From dd6c2c4607bb90a639e59ce68f2c93953124b0b4 Mon Sep 17 00:00:00 2001
From: Max de Bayser <mbayser@br.ibm.com>
Date: Fri, 11 Oct 2024 18:24:49 -0300
Subject: [PATCH] two stage build

Signed-off-by: Max de Bayser <mbayser@br.ibm.com>
---
 Dockerfile.ubi | 205 ++-----------------------------------------------
 1 file changed, 5 insertions(+), 200 deletions(-)

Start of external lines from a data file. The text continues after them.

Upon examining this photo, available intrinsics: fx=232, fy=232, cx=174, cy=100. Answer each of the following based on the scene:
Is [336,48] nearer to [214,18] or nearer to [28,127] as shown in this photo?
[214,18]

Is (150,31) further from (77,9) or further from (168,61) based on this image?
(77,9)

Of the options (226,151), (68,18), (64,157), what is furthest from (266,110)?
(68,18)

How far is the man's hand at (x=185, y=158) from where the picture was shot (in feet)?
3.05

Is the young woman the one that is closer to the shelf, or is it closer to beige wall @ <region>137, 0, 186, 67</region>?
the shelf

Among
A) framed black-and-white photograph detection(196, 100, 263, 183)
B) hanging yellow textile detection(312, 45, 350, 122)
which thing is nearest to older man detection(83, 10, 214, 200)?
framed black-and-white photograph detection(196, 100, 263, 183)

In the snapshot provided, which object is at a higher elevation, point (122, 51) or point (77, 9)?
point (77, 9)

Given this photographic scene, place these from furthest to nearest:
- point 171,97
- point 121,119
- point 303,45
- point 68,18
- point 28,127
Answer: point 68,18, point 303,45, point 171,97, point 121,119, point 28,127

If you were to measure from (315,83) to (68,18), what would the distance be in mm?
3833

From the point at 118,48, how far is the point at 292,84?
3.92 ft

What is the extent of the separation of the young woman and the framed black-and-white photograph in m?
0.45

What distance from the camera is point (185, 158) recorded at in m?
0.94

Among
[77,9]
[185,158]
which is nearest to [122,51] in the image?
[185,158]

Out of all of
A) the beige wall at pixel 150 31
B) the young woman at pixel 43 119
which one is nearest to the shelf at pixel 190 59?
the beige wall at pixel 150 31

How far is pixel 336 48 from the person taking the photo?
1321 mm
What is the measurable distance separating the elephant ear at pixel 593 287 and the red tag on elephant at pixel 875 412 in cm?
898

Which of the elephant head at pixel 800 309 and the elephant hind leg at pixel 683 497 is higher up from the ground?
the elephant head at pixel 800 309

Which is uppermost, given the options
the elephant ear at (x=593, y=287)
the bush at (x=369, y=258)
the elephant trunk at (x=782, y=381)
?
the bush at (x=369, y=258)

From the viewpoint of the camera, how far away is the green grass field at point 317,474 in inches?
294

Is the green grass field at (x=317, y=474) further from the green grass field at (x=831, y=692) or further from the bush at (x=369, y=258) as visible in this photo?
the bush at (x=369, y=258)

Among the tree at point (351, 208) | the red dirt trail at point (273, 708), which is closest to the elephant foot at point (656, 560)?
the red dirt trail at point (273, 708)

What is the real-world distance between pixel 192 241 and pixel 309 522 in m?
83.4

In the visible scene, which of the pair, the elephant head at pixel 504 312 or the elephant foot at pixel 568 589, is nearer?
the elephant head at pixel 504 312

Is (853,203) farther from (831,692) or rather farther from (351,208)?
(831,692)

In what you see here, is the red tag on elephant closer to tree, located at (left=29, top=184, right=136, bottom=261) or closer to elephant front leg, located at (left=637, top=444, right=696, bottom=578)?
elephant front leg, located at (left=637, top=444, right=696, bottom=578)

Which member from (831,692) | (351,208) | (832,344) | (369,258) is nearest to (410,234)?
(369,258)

diff --git a/Dockerfile.ubi b/Dockerfile.ubi
index 4fc1915feb2c0..e3cd994c1ba42 100644
--- a/Dockerfile.ubi
+++ b/Dockerfile.ubi
@@ -1,206 +1,11 @@
-## Global Args #################################################################
-ARG BASE_UBI_IMAGE_TAG=9.4
-ARG PYTHON_VERSION=3.12
-
-ARG TORCH_CUDA_ARCH_LIST="7.0 7.5 8.0 8.6 8.9 9.0+PTX"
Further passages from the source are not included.